By Farooq A. Kperogi, Ph.D.
This week, two sensational, high-profile stories have helped to push the epidemic of sexual harassment of female students in Nigerian universities to the forefront of public consciousness. As a university teacher myself and the father of two daughters, I am disconcerted that sexual harassment has been left to flourish luxuriantly on Nigerian university campuses.
On June 10, several of my Facebook friends and Twitter followers shared the disquieting story of a Delta State University lecturer by the name of Ifeanyi Ugwu Raphael who was caught red-handed while attempting to have sex with his female student whom he’d promised to give a passing grade in return for sexual favors. Pictures of the lecturer’s scroungy, naked body now litter Nigerian cyber spaces.
The story was that the lecturer, as was his wont, made several sexual advances to the female student, which she serially rebuffed. The lecturer then “got even” with her by failing her. This happened when she was in her second year. Now that she is about to graduate and needs the course to satisfy her graduation requirements, she approached the lecturer to ask what it would take to pass his course. As expected, he asked for a tryst.
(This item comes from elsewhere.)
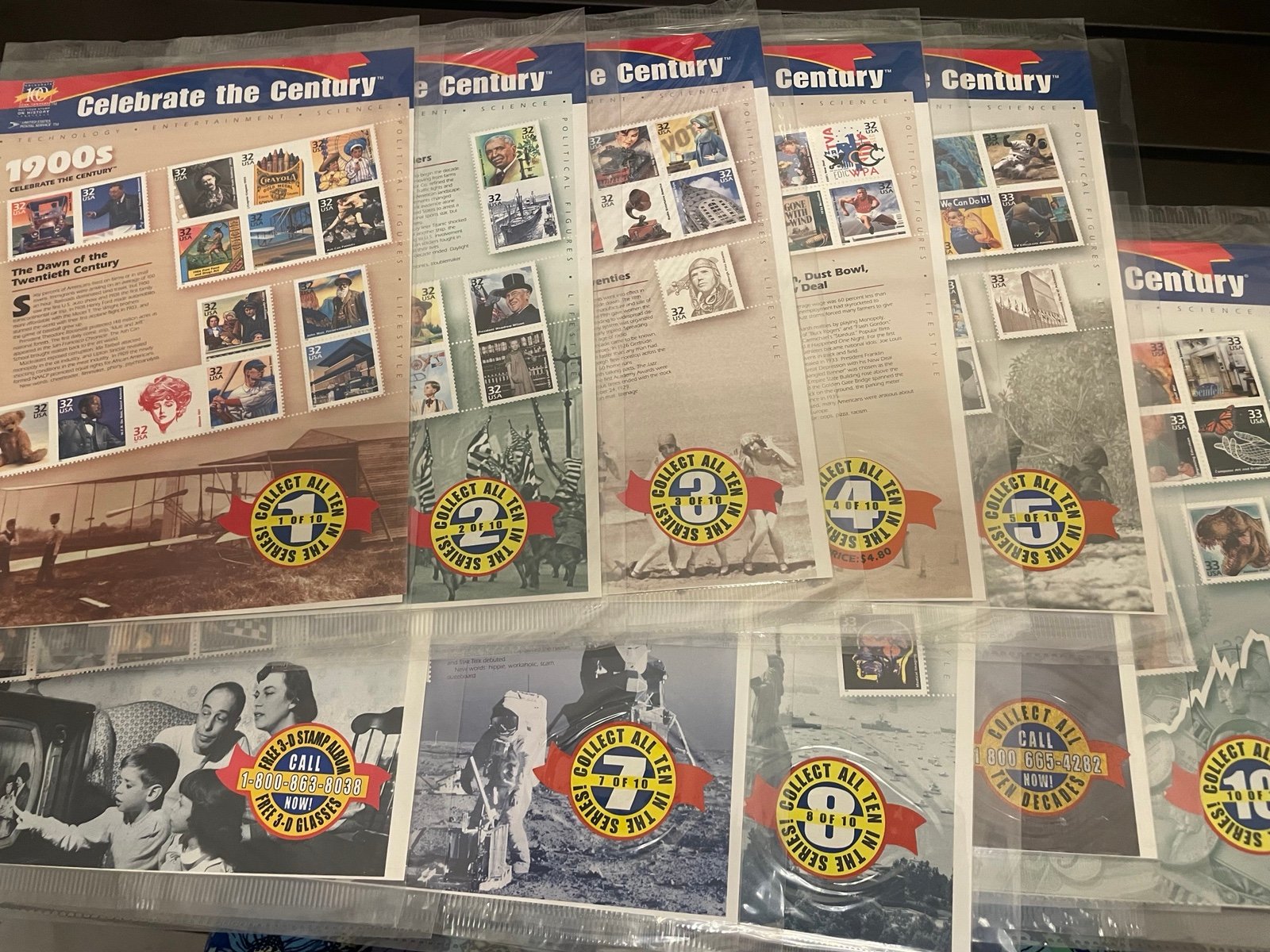 CELEBRATE THE CENTURY 1900-1990. Complete 10 Sheet Set US Stamps USA # 3182-3191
The student informed her male friends about this, and her friends encouraged her to invite the lecturer to her apartment. Like sheep to the slaughter, the lecturer visited the student in her apartment, immediately took off his clothes, and was salivating in anticipation of what he thought he was going to do when the student’s male friends barged in and stopped him dead in his tracks. His naked pictures were taken and splashed all over the Internet.
A day later, we read the story of a 66-year-old Professor Festus David Kolo of Ahmadu Bello University in Zaria who was sentenced to two months in prison for sexually harassing a pregnant married woman. After pestering the woman, who is a postgraduate student, with numberless phone calls, sexually explicit text messages, and unrelenting verbal entreaties, he invited her to a guest house for a liaison. Unknown to him, the police and the woman’s husband had been informed and were lying in wait for him. Like Raphel of Delta State University, he was caught pants down—literally—with the pregnant married woman. In an interesting twist, the woman’s husband, Muhammad Isyaku, is also a lecturer at a different institution.
These two cases are only samples of the culture of flagrant sexual harassment of female students that has taken deep roots on Nigerian university campuses. Our university campuses have become malodorous moral cesspools where lewd, degenerate lecturers prey on female students with impunity. There is no parent of girls in Nigeria who is not profoundly concerned about sending their girls to Nigerian universities. It’s almost like sending sheep to a pack of wolves.
And it keeps getting worse every day. Lecturers don’t just sexually harass or rape their students; some now pimp them to rich men. I am familiar with a particularly perturbing case of a lecturer who was found guilty of pimping his pretty female students to top military officers in exchange for handsome financial reward. The military officers would go and “survey” the female students in his class. They would then let him know which girls caught their fancy. The lecturer would call the students and tell them to go have sex with his “clients.” Students who spurned his command were threatened with permanent “carry-over.”
One day, one female student who had had enough of the lecturer’s shenanigans decided to report him to the chair of his department. The case went up to the university senate and scores of students came forward to testify against the pimping lecturer. In the end, he confessed to his transgressions. Shockingly, however, he only received a warning from the university authorities. I hear the man still pimps his female students but does it in more careful ways.
Of course, not all university lecturers take advantage of their female students. Many lecturers, in fact, are conscientious, morally upright people who would never demand sexual favors from their female students or pimp them to rich folks. But this fact does not vitiate the truth that our universities are beset by a disturbing culture of sexual harassment and that female students, especially good-looking female students, are a vulnerable group on Nigerian university campuses.
This is so because there are no clear, unmistakable laws against sexual harassment in the statutes of our universities. And because there are no explicit boundaries for what constitutes sexual harassment or laws against it, there are no consequences for engaging in it. At the very least, lecturers found guilty of sexual harassment should have their appointments terminated outright.
That is the way it is in America where I teach. A teacher cannot be romantically entangled with a student he or she teaches even if the relationship is consensual. Similarly, a lecturer cannot make sexually suggestive comments, jokes, or gestures to a student—any student. Doing so constitutes grounds for termination of appointment if found guilty. That is why on June 11, an appeals court upheld the firing of a professor here who made sexually explicit jokes to his students when he took them on a study-abroad program in Spain in 2010.
The professor, identified as Robert Ammon Jr., had had a little too much beer and, in a moment of intoxication, said one of his female student would be his favorite student "if she sucked my d--k." That was it. His university, the Slippery Rock University in the state of Pennsylvania, fired him for sexual harassment. He appealed against his firing, but an appeals court upheld it on June 11.
That is how it should be. Being put in a position to nurture the minds of young people is a sacred responsibility. There should be grave consequences for betraying this responsibility. I hope the National Universities Commission and the Academic Staff Union of Universities will consider the criminalization of sexual harassment a priority before our universities turn into graveyards for women.